The field was only six, but it wasn’t short on quality. It had four other Grade 1 winners in it other than Cigar. This was not a walk in the park. Siphon, a dangerous Richard Mandella trained horse, was quality speed and had to be respected, having won four in a row, which included a last out win in the Hollywood Gold Cup. Two time defending champion Tinners Way was in the field, along with Dramatic Gold, who was second to Cigar at Arlington. Dare and Go, a son of Alydar, was the other Richard Mandella trainee, who was making his third start off of a layoff.
As the field left the gate, Siphon went to the lead as expected, and Jerry Bailey sent Cigar to keep Siphon company, so as to not let him get away with easy fractions. Dramatic Gold also put pressure to Cigar’s outside. These three proceeded to pass the six furlong marker in 1:09.29, a suicidal pace. Meanwhile, Dare and Go was just starting his run from fourth, and by the time Cigar grabbed the lead nearing the turn for home, it was clear that Dare and Go was going to be the horse who ended the historic streak.

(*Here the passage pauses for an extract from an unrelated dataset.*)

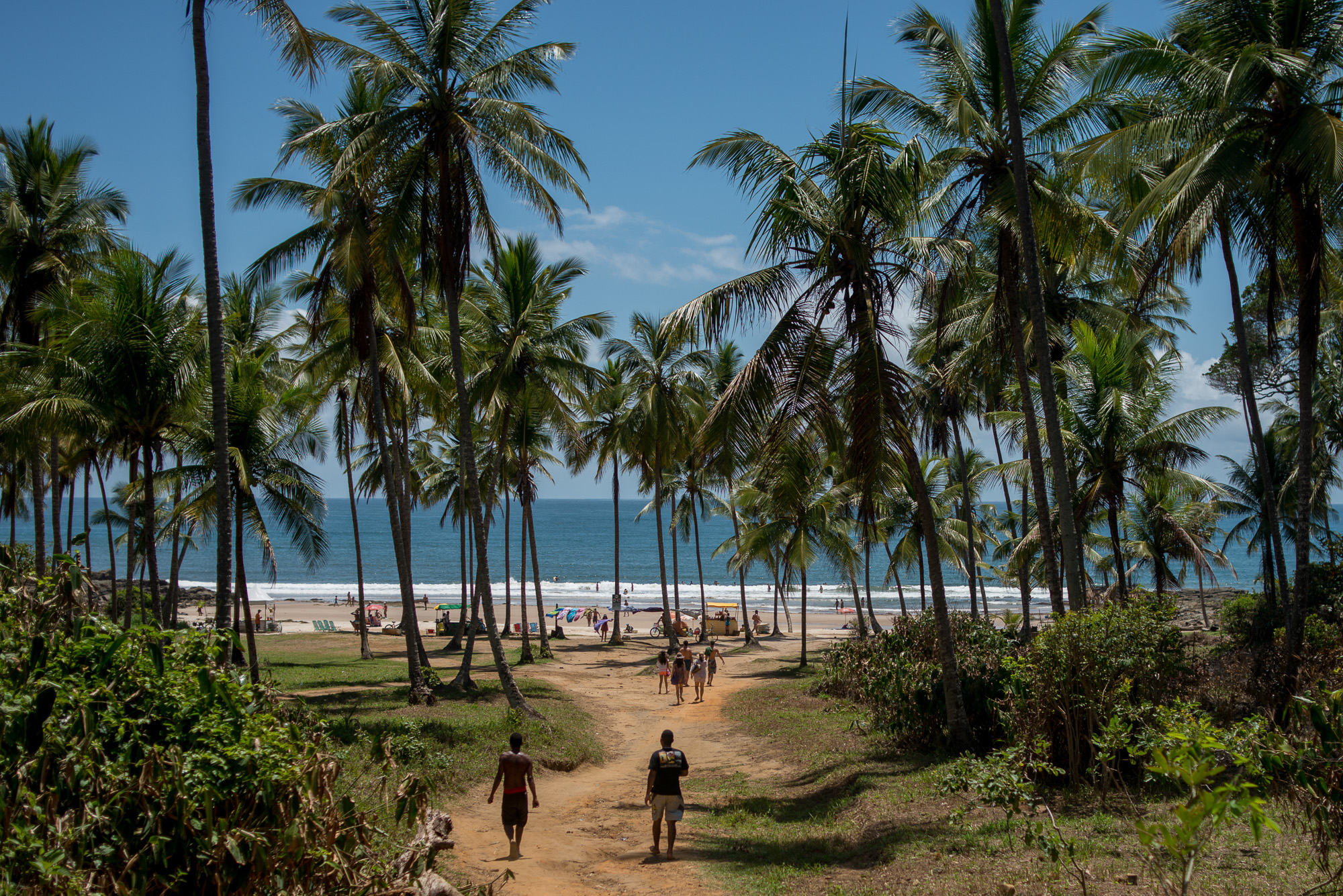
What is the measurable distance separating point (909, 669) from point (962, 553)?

Dare and Go, who on his day was a very good horse, went on to win the race by three and a half lengths, Cigar was second, with Siphon another seven back in third. It was simple, the fractions took a toll on Cigar and after the race Mott blamed himself saying, “Being lapped by [Dramatic Gold] on the outside forced the issue, Dramatic Gold made Siphon and Cigar run too fast. That was the deciding factor. Our plan was to make sure Siphon didn’t get away and then take a chance that nobody could catch us late. Now that I look back, this was an error in judgment on my part. We didn’t intend to go the first mile in [1:33 3/5]. But I can’t cast the blame. I was as responsible as anybody for the way the race played out.” The 1996 Pacific Classic produced one of the fastest opening miles of a ten furlong dirt race ever recorded.
Owner Allen Paulson commented afterwards saying, “The race was a real downer for the horse. It was the first time in 17 races he didn't get to pose for pictures afterwards. Later he wouldn't eat, and even though he loves peppermints he wouldn't take one." Jockey Jerry Bailey said, "He knew, he knew. He took the loss personally. He was dejected."
The loss that was tough to swallow for most racing fans, as well. It felt like Cigar carried more than the weight of jockey Jerry Bailey on his back, he carried most of the racing world on his back, which was a weight that proved a little too much to carry in that one race. Cigar was the face of horseracing during that win streak. There had been no Belmont Stakes with a Triple Crown on the line since 1989, and Cigar came along at just the right time. He was an incredible horse that did incredible things on the race track.
One of the special moments in racing history never happened at a racetrack, it happened in heart of Manhattan, and Cigar was in the center of it all. In November of 1996, a few days after his final race, Cigar was given a police escort through Manhattan, and Seventh Avenue was closed to traffic for approximately 20 blocks. Cigar would be honored and paraded at the National Horse Show, which was taking place at Madison Square Garden. Along the way, the equine hero's fans held ''Cigar for President'' posters as they lined Seventh Avenue for this parade. The scene was surreal, as Cigar poked his head out of the custom trailer adorned with the Paulson colors.
We will never see another career or retirement party like we saw with Cigar. He was truly a once in a lifetime horse, and I think I can speak for all racing fans from all parts of the world in saying that he will always be remembered.